La Guinée s’apprête-t-elle à vivre une nouvelle journée sanglante ? A trois semaines du scrutin présidentiel, et malgré l’interdiction de manifester, le Front national de défense de la Constitution (FNDC), le mouvement citoyen qui s’oppose au troisième mandat du président Alpha Condé, appelle le peuple à la «résistance» et l’invite à «désobéir à cette décision illégale».
Ce mardi, les Guinéens sont de nouveau appelés à se réunir à Conakry, la capitale, et ses alentours lors d’une série de marches pacifiques pour faire barrage au «coup d’Etat civil» d’Alpha Condé. «Le scrutin du 18 octobre n’est qu’une mascarade électorale. C’est une injustice insupportable qu’on ne peut cautionner», s’insurge Abdourahmane Sano, coordinateur national du FNDC, contacté par Libération. Il dénonce la répression utilisée par le pouvoir «de manière la plus atroce possible à travers la violence et l’intimidation pour créer un climat de peur».

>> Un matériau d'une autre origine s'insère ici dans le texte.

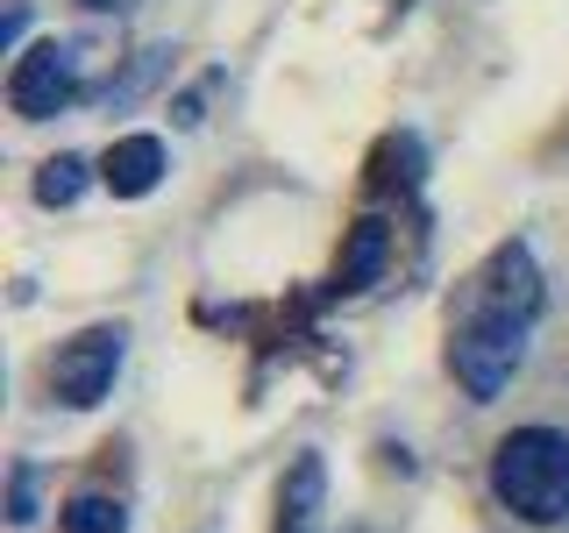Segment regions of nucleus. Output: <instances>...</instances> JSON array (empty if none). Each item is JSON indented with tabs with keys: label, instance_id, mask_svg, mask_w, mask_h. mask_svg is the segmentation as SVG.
Masks as SVG:
<instances>
[{
	"label": "nucleus",
	"instance_id": "1a4fd4ad",
	"mask_svg": "<svg viewBox=\"0 0 569 533\" xmlns=\"http://www.w3.org/2000/svg\"><path fill=\"white\" fill-rule=\"evenodd\" d=\"M58 533H129V505L107 497V491H79L64 505V526Z\"/></svg>",
	"mask_w": 569,
	"mask_h": 533
},
{
	"label": "nucleus",
	"instance_id": "7ed1b4c3",
	"mask_svg": "<svg viewBox=\"0 0 569 533\" xmlns=\"http://www.w3.org/2000/svg\"><path fill=\"white\" fill-rule=\"evenodd\" d=\"M71 100H86V50L58 43V36H50V43H29L8 71V107L22 121H50V114H64Z\"/></svg>",
	"mask_w": 569,
	"mask_h": 533
},
{
	"label": "nucleus",
	"instance_id": "39448f33",
	"mask_svg": "<svg viewBox=\"0 0 569 533\" xmlns=\"http://www.w3.org/2000/svg\"><path fill=\"white\" fill-rule=\"evenodd\" d=\"M470 306L477 313H506V320H541V306H548V292H541V263H533V249L527 242H498L491 249V263L477 271V284H470Z\"/></svg>",
	"mask_w": 569,
	"mask_h": 533
},
{
	"label": "nucleus",
	"instance_id": "0eeeda50",
	"mask_svg": "<svg viewBox=\"0 0 569 533\" xmlns=\"http://www.w3.org/2000/svg\"><path fill=\"white\" fill-rule=\"evenodd\" d=\"M320 512H328V462L307 449L278 484V526L271 533H320Z\"/></svg>",
	"mask_w": 569,
	"mask_h": 533
},
{
	"label": "nucleus",
	"instance_id": "9b49d317",
	"mask_svg": "<svg viewBox=\"0 0 569 533\" xmlns=\"http://www.w3.org/2000/svg\"><path fill=\"white\" fill-rule=\"evenodd\" d=\"M86 178H93L86 157H50V164L36 171V200H43V207H71L86 192Z\"/></svg>",
	"mask_w": 569,
	"mask_h": 533
},
{
	"label": "nucleus",
	"instance_id": "f257e3e1",
	"mask_svg": "<svg viewBox=\"0 0 569 533\" xmlns=\"http://www.w3.org/2000/svg\"><path fill=\"white\" fill-rule=\"evenodd\" d=\"M491 497L527 526L569 520V434L562 426H512L491 449Z\"/></svg>",
	"mask_w": 569,
	"mask_h": 533
},
{
	"label": "nucleus",
	"instance_id": "f8f14e48",
	"mask_svg": "<svg viewBox=\"0 0 569 533\" xmlns=\"http://www.w3.org/2000/svg\"><path fill=\"white\" fill-rule=\"evenodd\" d=\"M164 64H171L164 50H136V58H129V71H121V79H107V86H100L93 100H100V107H129V100L142 93V86H150L157 71H164Z\"/></svg>",
	"mask_w": 569,
	"mask_h": 533
},
{
	"label": "nucleus",
	"instance_id": "20e7f679",
	"mask_svg": "<svg viewBox=\"0 0 569 533\" xmlns=\"http://www.w3.org/2000/svg\"><path fill=\"white\" fill-rule=\"evenodd\" d=\"M121 355H129V328H86L71 334V342L50 355V391H58V405H71V413H93V405L114 391V370Z\"/></svg>",
	"mask_w": 569,
	"mask_h": 533
},
{
	"label": "nucleus",
	"instance_id": "4468645a",
	"mask_svg": "<svg viewBox=\"0 0 569 533\" xmlns=\"http://www.w3.org/2000/svg\"><path fill=\"white\" fill-rule=\"evenodd\" d=\"M22 29H29V8H22V0H14V8H8V22H0V43H22Z\"/></svg>",
	"mask_w": 569,
	"mask_h": 533
},
{
	"label": "nucleus",
	"instance_id": "423d86ee",
	"mask_svg": "<svg viewBox=\"0 0 569 533\" xmlns=\"http://www.w3.org/2000/svg\"><path fill=\"white\" fill-rule=\"evenodd\" d=\"M100 185L114 192V200H142V192L164 185V142L157 135H121L114 150L100 157Z\"/></svg>",
	"mask_w": 569,
	"mask_h": 533
},
{
	"label": "nucleus",
	"instance_id": "6e6552de",
	"mask_svg": "<svg viewBox=\"0 0 569 533\" xmlns=\"http://www.w3.org/2000/svg\"><path fill=\"white\" fill-rule=\"evenodd\" d=\"M385 257H391V228L378 221V213H363V221L349 228V242H342V263H335V284H328V292H342V299L370 292V284L385 278Z\"/></svg>",
	"mask_w": 569,
	"mask_h": 533
},
{
	"label": "nucleus",
	"instance_id": "f03ea898",
	"mask_svg": "<svg viewBox=\"0 0 569 533\" xmlns=\"http://www.w3.org/2000/svg\"><path fill=\"white\" fill-rule=\"evenodd\" d=\"M527 363V320H506V313H462V328L449 334V370L456 384L470 391L477 405H491L498 391L520 378Z\"/></svg>",
	"mask_w": 569,
	"mask_h": 533
},
{
	"label": "nucleus",
	"instance_id": "2eb2a0df",
	"mask_svg": "<svg viewBox=\"0 0 569 533\" xmlns=\"http://www.w3.org/2000/svg\"><path fill=\"white\" fill-rule=\"evenodd\" d=\"M86 8H114L121 14V8H136V0H86Z\"/></svg>",
	"mask_w": 569,
	"mask_h": 533
},
{
	"label": "nucleus",
	"instance_id": "9d476101",
	"mask_svg": "<svg viewBox=\"0 0 569 533\" xmlns=\"http://www.w3.org/2000/svg\"><path fill=\"white\" fill-rule=\"evenodd\" d=\"M420 135H385V150H378V164H370V185H399V192H413L420 185Z\"/></svg>",
	"mask_w": 569,
	"mask_h": 533
},
{
	"label": "nucleus",
	"instance_id": "ddd939ff",
	"mask_svg": "<svg viewBox=\"0 0 569 533\" xmlns=\"http://www.w3.org/2000/svg\"><path fill=\"white\" fill-rule=\"evenodd\" d=\"M8 520L14 526H36V462H14V476H8Z\"/></svg>",
	"mask_w": 569,
	"mask_h": 533
}]
</instances>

Depuis octobre 2019, le collectif a fait descendre des milliers de Guinéens dans les rues pour tenter d’empêcher Alpha Condé, 82 ans, de briguer un troisième mandat qu’il juge anticonstitutionnel. Les partisans du chef de l’Etat considèrent de leur côté que les compteurs des mandats – limités à deux – ont été remis à zéro depuis l’adoption, en mars, de la nouvelle Constitution.
Malgré les mises en garde, Alpha Condé a mis fin au suspense, début septembre, confirmant qu’il sera candidat à la présidentielle. «Cette élection n’est pas seulement une élection, c’est comme si nous étions en guerre», a-t-il mis en garde en langue malinké, mardi, rappelant que ses onze adversaires «ont fait un bloc pour [le] combattre».
Pour l’écrivain et militant franco-guinéen Tierno Monénembo, «le gouvernement, déjà sur des braises ardentes à cause des protestations sociales quasi quotidiennes, craint l’embrasement général que pourrait provoquer une nouvelle manifestation du FNDC». Il y a un an, plusieurs dizaines de personnes avaient été tuées lors de manifestations contre la réforme de la Constitution exigée par le chef de l’Etat.
Violences interethniques
A l’approche du scrutin, de nombreux observateurs redoutent une nouvelle flambée de violences dans un pays où l’appartenance ethnique est considérée comme un facteur de vote déterminant en Guinée. «Ces propos traduisent la volonté d’Alpha Condé de déporter le débat sur le terrain ethnique, avec le risque d’alimenter des clivages au sein même de la population», ont écrit les avocats du FNDC, William Bourdon et Vincent Brengarth, dans une lettre adressée à la procureure de la Cour pénale internationale (CPI), Fatou Bensouda.
En mars, les controverses autour du double scrutin avaient déjà ranimé des tensions communautaires et ethniques. Selon Human Rights Watch, les affrontements entre partisans du gouvernement et de l’opposition ont été suivis de violences dans toute la ville entre le 22 et le 24 mars, faisant au moins 32 morts, dont 3 enfants. «Les victimes ont déclaré que la violence, qui s’est étendue à d’autres quartiers de la ville, répondait souvent à des critères ethniques, avec des groupes composés de Guerzés armés, un groupe considéré comme sympathisant de l’opposition, faisant face à des groupes composés de membres des ethnies konianké et malinké, majoritairement considérés comme sympathisants du parti au pouvoir», écrit l’ONG.
Les dirigeants du FNDC ont également accusé les autorités de poursuivre plus agressivement les membres de l’ethnie guerzé et d’autres groupes ethniques considérés comme proches de l’opposition, tout en libérant des détenus malinkés. Les forces de l’ordre ont pour leur part «failli à leur responsabilité de protéger la population des violences, tout en commettant elles-mêmes des violations des droits humains».
Pour Tierno Monénembo, nul doute qu’il faut s’attendre à de nouvelles violences ce mardi : «Ici, une manifestation fait des dizaines de morts. Cela fait près de soixante ans que les Guinéens vivent dans ce cycle infernal, tout en étant délaissés par la communauté internationale.»